Quand je dis que cette brèle n’a pas beaucoup roulé, même les patins de freins Raleigh d’origine semblent tout neufs sur ces étriers Weinmann 500 !Les moyeux Maillard sont conformes point de vue modèle, hélas celui de l’arrière trahi une roue trop récente avec 92 comme année de fabrication. Moyeu à remplacer donc… Mais bon, vu qu’il faut refaire toute la roue arrière, ce n’est pas si grave. Cela explique aussi la différence d’aspect des boulons, ceux de l’arrière vraisemblablement pas d’origine. Des serrages rapides sur un vélo de course ? Mais pour quoi faire ! Étonnant, n’est-il pas ? Notez également les œillets démesurés aux pattes de fourche. Ce n’est pas un effet d’optique, ils sont vraiment énormes… Et de taille normale à l’arrière ! La construction manque de cohérence.
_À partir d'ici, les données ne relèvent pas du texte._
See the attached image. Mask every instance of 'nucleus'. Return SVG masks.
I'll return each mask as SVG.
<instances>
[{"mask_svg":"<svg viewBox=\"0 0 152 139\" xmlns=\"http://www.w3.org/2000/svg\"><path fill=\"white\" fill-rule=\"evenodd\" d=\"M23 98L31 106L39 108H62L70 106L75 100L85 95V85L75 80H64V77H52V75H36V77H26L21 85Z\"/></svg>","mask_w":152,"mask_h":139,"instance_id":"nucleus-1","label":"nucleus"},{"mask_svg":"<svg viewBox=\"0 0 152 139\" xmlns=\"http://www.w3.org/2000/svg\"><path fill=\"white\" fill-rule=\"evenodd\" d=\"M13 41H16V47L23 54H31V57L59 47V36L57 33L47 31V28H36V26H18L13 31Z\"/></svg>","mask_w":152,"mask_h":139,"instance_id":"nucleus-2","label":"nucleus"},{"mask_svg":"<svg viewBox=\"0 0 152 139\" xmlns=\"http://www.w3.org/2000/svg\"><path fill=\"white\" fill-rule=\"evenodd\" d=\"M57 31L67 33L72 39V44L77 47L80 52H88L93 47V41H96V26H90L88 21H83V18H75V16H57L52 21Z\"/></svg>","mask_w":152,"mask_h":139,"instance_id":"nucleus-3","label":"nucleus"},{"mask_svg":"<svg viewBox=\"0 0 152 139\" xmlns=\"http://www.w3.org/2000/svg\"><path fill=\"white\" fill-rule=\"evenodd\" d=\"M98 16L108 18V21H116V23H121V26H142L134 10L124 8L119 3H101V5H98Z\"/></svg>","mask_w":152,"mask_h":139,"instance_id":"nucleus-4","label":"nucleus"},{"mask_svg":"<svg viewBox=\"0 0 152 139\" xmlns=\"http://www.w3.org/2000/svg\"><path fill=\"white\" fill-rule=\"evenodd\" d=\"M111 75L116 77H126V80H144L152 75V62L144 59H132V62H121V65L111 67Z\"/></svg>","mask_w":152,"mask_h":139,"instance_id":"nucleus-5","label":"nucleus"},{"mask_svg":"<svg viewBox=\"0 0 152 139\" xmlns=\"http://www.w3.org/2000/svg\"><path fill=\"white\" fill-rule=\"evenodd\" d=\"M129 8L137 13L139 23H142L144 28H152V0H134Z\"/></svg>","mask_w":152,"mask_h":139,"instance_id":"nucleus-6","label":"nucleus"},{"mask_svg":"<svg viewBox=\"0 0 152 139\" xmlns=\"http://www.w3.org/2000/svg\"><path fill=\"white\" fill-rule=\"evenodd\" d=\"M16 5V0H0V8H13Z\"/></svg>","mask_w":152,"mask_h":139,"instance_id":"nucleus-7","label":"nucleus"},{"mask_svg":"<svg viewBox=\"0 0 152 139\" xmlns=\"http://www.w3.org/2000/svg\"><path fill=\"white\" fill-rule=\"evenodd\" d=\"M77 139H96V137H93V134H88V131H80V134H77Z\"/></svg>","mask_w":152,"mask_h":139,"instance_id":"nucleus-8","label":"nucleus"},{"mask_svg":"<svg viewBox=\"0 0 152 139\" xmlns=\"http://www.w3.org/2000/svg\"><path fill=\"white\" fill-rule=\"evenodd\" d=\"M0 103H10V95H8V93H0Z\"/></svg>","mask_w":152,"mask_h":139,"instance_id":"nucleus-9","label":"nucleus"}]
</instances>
Pour conclure cette présentation, j’ai toujours eu le plus grand respect pour les mecs qui dirigent leur selle vers le ciel ! Plus sérieusement, la selle plastique est bien en accord avec les années 80, mais d’origine c’est une Selle Royal. Notez la tige de selle classique, en ferraille rouillée et sans chariot, et le boulon de tige de selle siglé du « R » de Raleigh.
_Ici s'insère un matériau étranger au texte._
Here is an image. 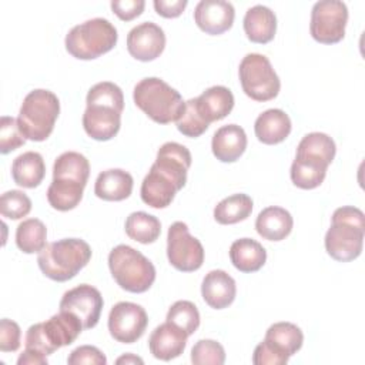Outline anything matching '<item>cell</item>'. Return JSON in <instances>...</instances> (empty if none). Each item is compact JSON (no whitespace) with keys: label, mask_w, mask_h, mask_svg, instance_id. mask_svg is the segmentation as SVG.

Comment le dater précisément ?

Le numéro de cadre se trouve gravé à l’arrière du tube vertical, en haut, vers le tube de selle.

De nombreux systèmes de numérotations se sont succédé chez Raleigh (et avec des systèmes différents entre l’Europe et les USA) donnant une certaine confusion.

Pour les Pulsar 10, a priori seulement produits en 1984 et 85, le système de numérotation à cette époque (pour la vente en Europe) est composé de cette façon :

1er caractère : site de production
H = Handsworth (Royaume-Uni)
N = Nottingham (Royaume-Uni)
W = Nottingham (séries haut de gamme)
D = Irlande
E = Enid (USA)
G = Gazelle
M = Malaisie
R = Canada
B ou S = site inconnu !
.
2ème caractère : mois de fabrication du cadre
A = janvier
B ou C = février
D = mars
E ou F = avril
G = mai
H à J = juin
K = juillet
L = août
M = septembre
N ou O = octobre
P à R = novembre
S = décembre
.
3ème caractère : dernier chiffre de l’année
ici : 4 pour 1984
.
Les chiffres suivants : N° de série
.
Donc pour ce vélo numéroté ND4102263 : fabrication par l’usine de Nottingham (production courante) en mars 1984… avec le N° 102263, mais ça, on s’en fiche !

La remise en état :

Suite à sa présentation, je me suis longuement posé la question de la pertinence de ce vélo dans ma collection ; étant assez ordinaire, un des plus récents, et un des plus moches (dans le sens camelote plutôt qu’aspect). Y étant arrivé par hasard plutôt que par choix, ses 12,7kg (pour le milieu des années 80 tout de même) en font un bon traîne-couillon ! Alors dans le but de le conserver – pour s’en servir au-delà du tour du quartier et sans s’épuiser – comment l’alléger sans le dénaturer ? Quasiment tous les Pulsar 10 ont été aujourd’hui assez largement modifiés, alors autant ne pas massacrer celui-ci. J’ai assez de vélos d’intérêt pour ne pas céder à la tentation de déguiser cette bête de somme en bête de course… Bien que cela semble avoir été la démarche de Raleigh avec les tubes de cadre ovales, le nom Pulsar, le logo à la navette spatiale, le cintre plongeant, le porte bidon profilé…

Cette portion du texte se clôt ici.